On June 26, U.S. bankruptcy Judge Steven Rhodes agreed to hear a motion to protect the personal information of over 20,000 of the city of Detroit’s retirees.
Bond insurer Syncora Guarantee Inc. is demanding the information as part of the discovery process ahead of an August trial of the city’s plan for reducing $18 billion in debt, as reported by MLive.
Retired city workers would face pension cuts under the plan, a settlement called the “Grand Bargain” which $466 million from private funds and $194 million from the state of Michigan would keep the reduction in retirement checks under 20 percent.
Michigan Attorney General Bill Schuette, who has supported the Grand Bargain, said he will oppose Syncora’s demand for access for retiree financial information.
“Detroit’s retired cops and firefighters worked all their lives to protect us and now their privacy needs to be protected,” Schuette said.
The city argued in its motion for a protective order: “Although it is still early, Syncora’s outsized approach to discovery has shown it will stop at nothing to sabotage the Grand Bargain and derail the City’s Plan of Adjustment.”
Syncora has served the city with 80 document requests, some of which Rhodes called “unreasonable,” according to the Detroit News.
“The only possible reason for this outrageous request is that Syncora is attempting to gain a litigation advantage by harassing, oppressing and embarrassing the city and it retirees,” city attorney Deborah Kovsky-Apap said.

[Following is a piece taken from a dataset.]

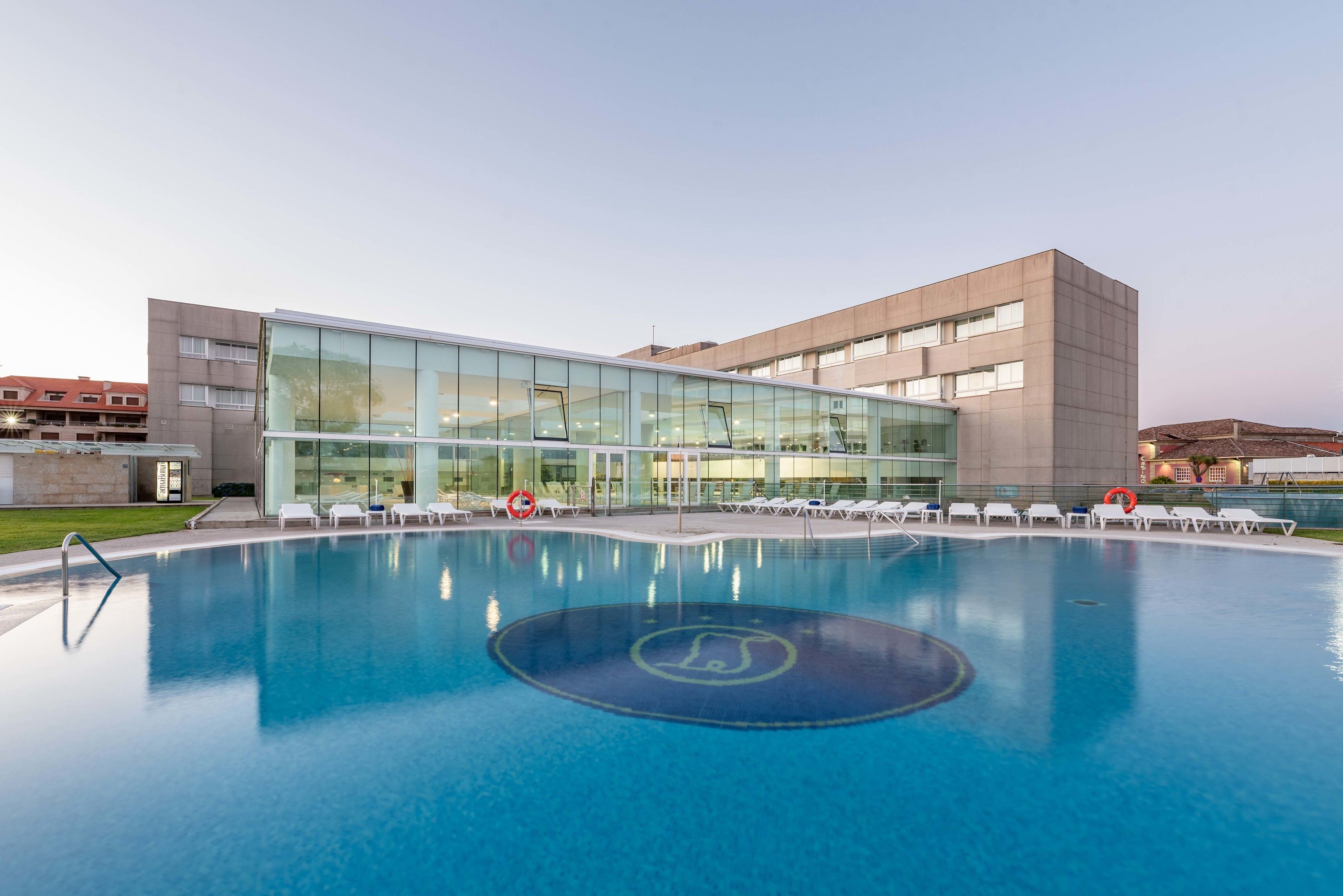 Un bâtiment moderne avec une piscine à l’avant, entouré de chaises longues.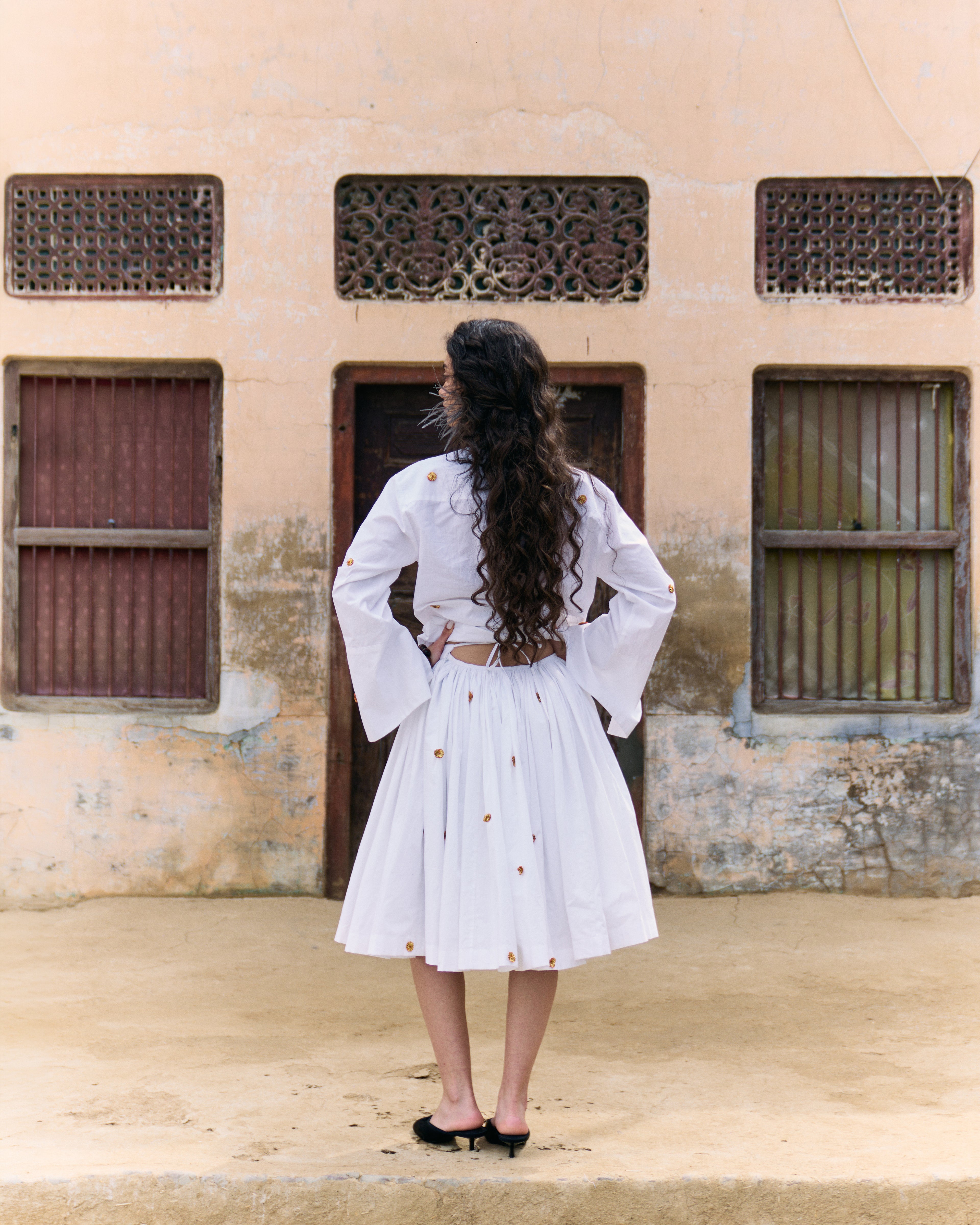 White pleated handwoven cotton skirt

Syncora attorney William Arnault said they would accept information about retiree finances that does not identify them by name and simply lists the town they live in.
“In short, we are trying to determine the extent of the city’s knowledge regarding the location and financial position of the city’s retirees,” Arnault wrote in an email to city attorneys.
Detroit attorney Greg Shumaker replied to Syncora’s legal team in an email that the request for personal financial standing is “irrelevant, overly burdensome and personally intrusive information.”
As previously reported in The Inquisitr, retired police and firefighters received average payments of $30,607 in 2012 and general city workers received $19,213.
Detroit declared bankruptcy in July 2013, becoming the largest U.S. city to do so.
Some people are crying foul over pension cuts while the city is still planning to build a new hockey stadium for the Detroit Red Wings. The $450 million arena would be funded with about two-thirds of tax-payer money.
Dorothea Harris, a 63-year old retired housing department supervisor who receives around $20,000 a year from her pension, was not happy that it would be cut, saying, “I already did the work. The State Constitution guaranteed my pension.”